• **THE DATA**:
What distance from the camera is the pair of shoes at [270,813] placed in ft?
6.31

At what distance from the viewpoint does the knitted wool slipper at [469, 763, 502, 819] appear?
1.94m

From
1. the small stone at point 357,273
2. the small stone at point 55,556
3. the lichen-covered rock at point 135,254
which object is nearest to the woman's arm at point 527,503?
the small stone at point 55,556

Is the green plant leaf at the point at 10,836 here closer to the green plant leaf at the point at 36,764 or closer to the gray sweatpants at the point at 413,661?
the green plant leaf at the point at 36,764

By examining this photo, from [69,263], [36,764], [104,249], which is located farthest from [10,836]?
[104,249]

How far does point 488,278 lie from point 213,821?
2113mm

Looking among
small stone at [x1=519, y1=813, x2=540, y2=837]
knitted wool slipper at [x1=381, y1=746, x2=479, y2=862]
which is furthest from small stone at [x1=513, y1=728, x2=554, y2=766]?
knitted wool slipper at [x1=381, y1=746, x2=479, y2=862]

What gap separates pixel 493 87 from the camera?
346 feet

...

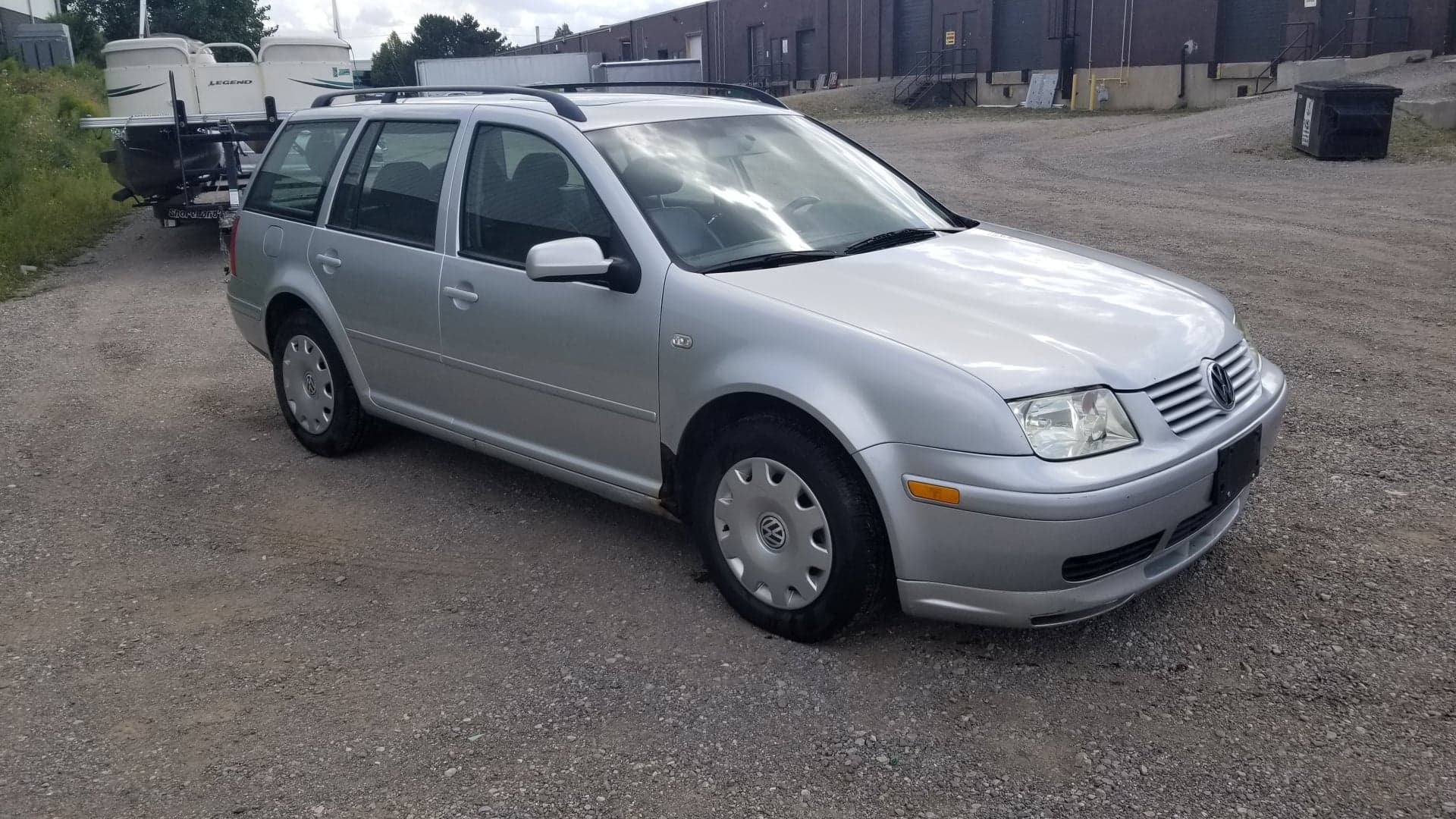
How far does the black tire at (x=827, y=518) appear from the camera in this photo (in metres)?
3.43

• **EXERCISE TASK**: Report each line of the listing above that contains the word "which".

• **RESULT OF THIS EXERCISE**:
which object is nearest to the woman's arm at point 527,503?
By examining this photo, from [69,263], [36,764], [104,249], which is located farthest from [10,836]?
which is furthest from small stone at [x1=513, y1=728, x2=554, y2=766]?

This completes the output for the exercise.